Likewise, my condemnation has its appropriate place. My own country dumps trash. We just do it more privately, where we can’t see it as easily. My own surf break gets closed down with polluted water when heavy rains flood our sewage system. Indonesia’s trash problem is probably no worse than America’s; it’s just more in your face here.

But then, the worst of all.

I noticed that some of the traveling surfers were taking a break from their session by paddling over to their boat, and lighting up a cigarette of their own while bobbing in the water. Again, the butts were flipped into the ocean. I even saw a local longboarder smoking while out on his board, his cigarette perched between his smiling lips as he took off on a perfectly peeling wave. The absurdity of the situation.
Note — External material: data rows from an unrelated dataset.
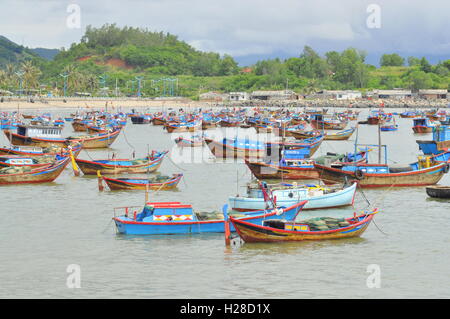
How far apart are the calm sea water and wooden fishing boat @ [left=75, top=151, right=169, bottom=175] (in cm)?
670

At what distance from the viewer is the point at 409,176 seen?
40625mm

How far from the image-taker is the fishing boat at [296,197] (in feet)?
102

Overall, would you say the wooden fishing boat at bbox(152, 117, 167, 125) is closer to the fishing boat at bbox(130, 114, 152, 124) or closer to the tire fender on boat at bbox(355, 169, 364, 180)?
the fishing boat at bbox(130, 114, 152, 124)

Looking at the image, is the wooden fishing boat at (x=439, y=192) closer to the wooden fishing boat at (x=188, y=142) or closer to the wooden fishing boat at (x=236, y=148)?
the wooden fishing boat at (x=236, y=148)

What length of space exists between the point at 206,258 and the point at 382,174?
18.1 m

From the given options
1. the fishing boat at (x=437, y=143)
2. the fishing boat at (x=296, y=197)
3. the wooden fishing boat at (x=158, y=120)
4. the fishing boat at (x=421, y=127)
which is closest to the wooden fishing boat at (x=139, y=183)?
the fishing boat at (x=296, y=197)

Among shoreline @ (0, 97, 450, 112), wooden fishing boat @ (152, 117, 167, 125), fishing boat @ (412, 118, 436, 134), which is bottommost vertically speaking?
fishing boat @ (412, 118, 436, 134)

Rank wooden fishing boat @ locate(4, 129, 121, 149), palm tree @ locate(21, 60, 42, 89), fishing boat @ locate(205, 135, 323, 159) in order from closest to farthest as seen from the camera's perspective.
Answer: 1. fishing boat @ locate(205, 135, 323, 159)
2. wooden fishing boat @ locate(4, 129, 121, 149)
3. palm tree @ locate(21, 60, 42, 89)

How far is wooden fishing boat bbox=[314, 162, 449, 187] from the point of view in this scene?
40062 millimetres

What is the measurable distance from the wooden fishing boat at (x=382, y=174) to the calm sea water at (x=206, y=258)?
10.6ft

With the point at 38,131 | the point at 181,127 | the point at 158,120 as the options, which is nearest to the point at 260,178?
the point at 38,131

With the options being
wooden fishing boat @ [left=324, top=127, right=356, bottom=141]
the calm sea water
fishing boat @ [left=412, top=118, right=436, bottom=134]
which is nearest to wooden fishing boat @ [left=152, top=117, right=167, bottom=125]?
wooden fishing boat @ [left=324, top=127, right=356, bottom=141]
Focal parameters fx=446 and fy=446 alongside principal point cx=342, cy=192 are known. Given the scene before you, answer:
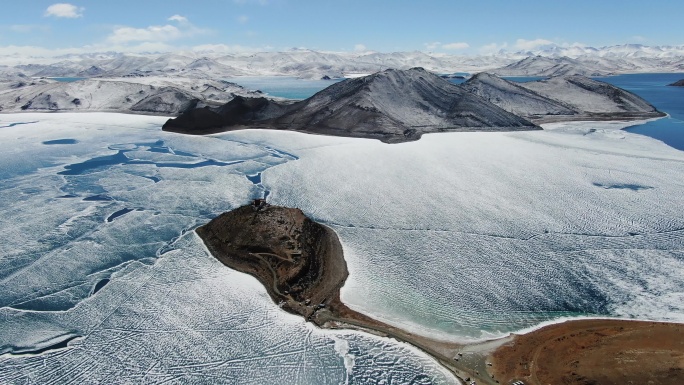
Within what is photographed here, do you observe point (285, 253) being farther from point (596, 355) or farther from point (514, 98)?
point (514, 98)

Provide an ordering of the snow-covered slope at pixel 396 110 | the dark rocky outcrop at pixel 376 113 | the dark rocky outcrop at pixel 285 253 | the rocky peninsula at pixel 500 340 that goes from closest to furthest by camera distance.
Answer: the rocky peninsula at pixel 500 340 < the dark rocky outcrop at pixel 285 253 < the snow-covered slope at pixel 396 110 < the dark rocky outcrop at pixel 376 113

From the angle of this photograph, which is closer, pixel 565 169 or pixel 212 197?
pixel 212 197

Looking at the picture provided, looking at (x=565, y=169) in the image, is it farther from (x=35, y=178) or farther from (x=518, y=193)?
(x=35, y=178)

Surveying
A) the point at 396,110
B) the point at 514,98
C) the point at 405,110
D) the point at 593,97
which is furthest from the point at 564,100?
the point at 396,110

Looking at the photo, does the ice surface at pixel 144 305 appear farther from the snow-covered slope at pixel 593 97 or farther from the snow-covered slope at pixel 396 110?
the snow-covered slope at pixel 593 97

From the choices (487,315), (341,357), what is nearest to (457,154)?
(487,315)

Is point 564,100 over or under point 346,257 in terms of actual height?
over

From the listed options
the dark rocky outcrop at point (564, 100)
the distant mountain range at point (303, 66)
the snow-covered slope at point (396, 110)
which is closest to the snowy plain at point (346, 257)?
the snow-covered slope at point (396, 110)

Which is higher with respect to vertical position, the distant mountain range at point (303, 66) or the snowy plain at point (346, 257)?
the distant mountain range at point (303, 66)
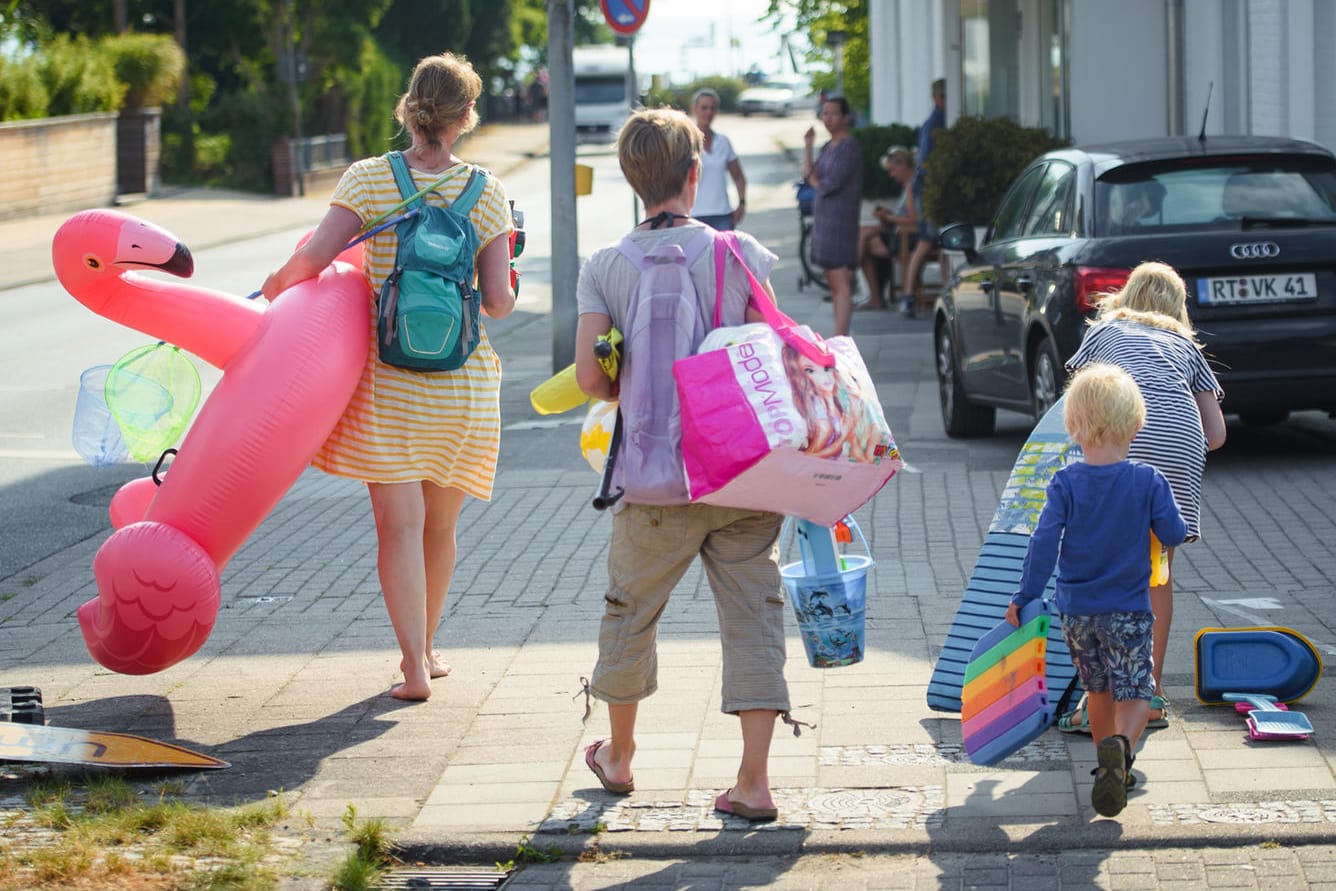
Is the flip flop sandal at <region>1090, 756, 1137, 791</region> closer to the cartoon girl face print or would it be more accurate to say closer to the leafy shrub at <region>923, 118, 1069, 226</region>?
the cartoon girl face print

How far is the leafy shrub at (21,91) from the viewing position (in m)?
31.5

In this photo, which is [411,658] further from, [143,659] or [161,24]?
[161,24]

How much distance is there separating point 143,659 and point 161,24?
4286 cm

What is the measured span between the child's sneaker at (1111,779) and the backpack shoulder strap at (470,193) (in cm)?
244

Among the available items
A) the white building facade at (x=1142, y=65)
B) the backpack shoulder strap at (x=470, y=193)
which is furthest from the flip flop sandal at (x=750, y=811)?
the white building facade at (x=1142, y=65)

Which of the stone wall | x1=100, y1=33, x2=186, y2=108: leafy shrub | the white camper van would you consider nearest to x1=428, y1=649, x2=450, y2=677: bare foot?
the stone wall

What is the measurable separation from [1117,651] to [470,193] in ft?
7.65

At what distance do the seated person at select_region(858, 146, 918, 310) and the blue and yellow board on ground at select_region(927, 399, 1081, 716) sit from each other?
1275 centimetres

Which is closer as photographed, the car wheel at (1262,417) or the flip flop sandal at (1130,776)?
the flip flop sandal at (1130,776)

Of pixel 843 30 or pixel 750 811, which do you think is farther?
pixel 843 30

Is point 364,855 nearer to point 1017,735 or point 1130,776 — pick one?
point 1017,735

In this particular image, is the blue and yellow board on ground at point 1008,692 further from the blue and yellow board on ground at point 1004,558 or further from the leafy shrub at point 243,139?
the leafy shrub at point 243,139

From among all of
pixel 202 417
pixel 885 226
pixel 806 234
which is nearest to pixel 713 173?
pixel 885 226

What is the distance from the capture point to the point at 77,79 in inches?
1334
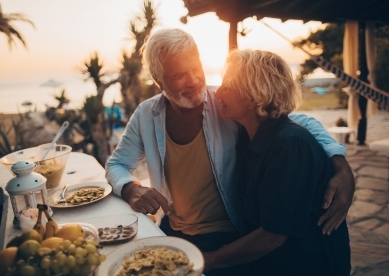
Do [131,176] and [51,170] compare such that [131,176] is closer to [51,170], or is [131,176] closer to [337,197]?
[51,170]

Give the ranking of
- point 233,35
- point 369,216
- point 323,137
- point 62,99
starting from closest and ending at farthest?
point 323,137 < point 369,216 < point 233,35 < point 62,99

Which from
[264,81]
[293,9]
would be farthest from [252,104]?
[293,9]

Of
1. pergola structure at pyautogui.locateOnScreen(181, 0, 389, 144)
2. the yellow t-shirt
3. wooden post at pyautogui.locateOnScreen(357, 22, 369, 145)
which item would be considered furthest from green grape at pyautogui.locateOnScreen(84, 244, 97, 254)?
wooden post at pyautogui.locateOnScreen(357, 22, 369, 145)

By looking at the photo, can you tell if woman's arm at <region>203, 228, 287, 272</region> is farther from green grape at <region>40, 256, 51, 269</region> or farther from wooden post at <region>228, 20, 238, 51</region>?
wooden post at <region>228, 20, 238, 51</region>

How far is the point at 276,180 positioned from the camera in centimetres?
133

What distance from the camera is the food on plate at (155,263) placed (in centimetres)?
106

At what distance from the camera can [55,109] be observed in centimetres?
808

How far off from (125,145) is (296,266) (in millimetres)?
1402

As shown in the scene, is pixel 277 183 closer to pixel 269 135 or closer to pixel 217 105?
pixel 269 135

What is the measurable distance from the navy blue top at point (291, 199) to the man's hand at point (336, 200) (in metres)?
0.03

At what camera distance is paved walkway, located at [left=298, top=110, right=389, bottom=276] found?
9.29 feet

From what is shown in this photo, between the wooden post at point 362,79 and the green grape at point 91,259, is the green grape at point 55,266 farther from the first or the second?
the wooden post at point 362,79

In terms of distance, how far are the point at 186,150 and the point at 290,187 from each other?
0.91m

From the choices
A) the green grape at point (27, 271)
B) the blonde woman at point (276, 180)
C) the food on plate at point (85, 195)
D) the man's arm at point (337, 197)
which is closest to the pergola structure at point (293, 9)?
the blonde woman at point (276, 180)
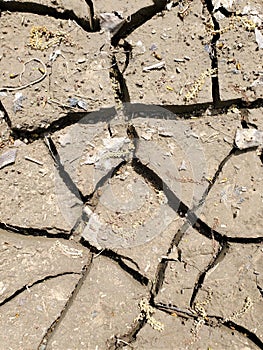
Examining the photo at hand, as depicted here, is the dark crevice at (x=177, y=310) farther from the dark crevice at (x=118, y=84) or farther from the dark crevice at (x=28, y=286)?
the dark crevice at (x=118, y=84)

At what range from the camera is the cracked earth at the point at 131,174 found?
9.04ft

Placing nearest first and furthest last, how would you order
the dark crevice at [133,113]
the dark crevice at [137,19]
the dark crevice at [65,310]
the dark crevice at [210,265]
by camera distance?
the dark crevice at [65,310] < the dark crevice at [210,265] < the dark crevice at [133,113] < the dark crevice at [137,19]

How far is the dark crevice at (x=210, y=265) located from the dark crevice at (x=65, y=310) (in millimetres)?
488

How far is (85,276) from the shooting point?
2793 mm

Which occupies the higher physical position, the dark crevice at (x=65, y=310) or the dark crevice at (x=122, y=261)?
the dark crevice at (x=122, y=261)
Dropping a single cigarette butt into the ocean is a fairly minor act, but it is ripe with meaningful symbolism. I have long credited surfers with what might be an undeserving sophistication as stewards of the ocean. Smoking and throwing garbage into the waves by these “stewards” felt like they were spitting in the face of my ideals. It wasn’t actually painful. It was just really, really disheartening.

When surfers travel, we often head to remote destinations in developing countries with countless problems, like clean water access, disease, lack of education, and yes, trash. I don’t expect that every traveling surfer, over a weeklong surf trip, to ambitiously tackle one of these pressing global issues. That’s absurd.  But surfers throwing cigarette butts into the lineup? That one is a bit hard to swallow. It’s equally absurd to adopt obviously wrong practices when you visit a place. I’ll gladly embrace the Balinese smile, but I’m not going to start burning my trash just because it’s the local way.

Surf globally, but remember our responsibility as the ocean’s ambassadors and protectors as you do so. When in Rome, do as the Romans do…except for when it comes to trash.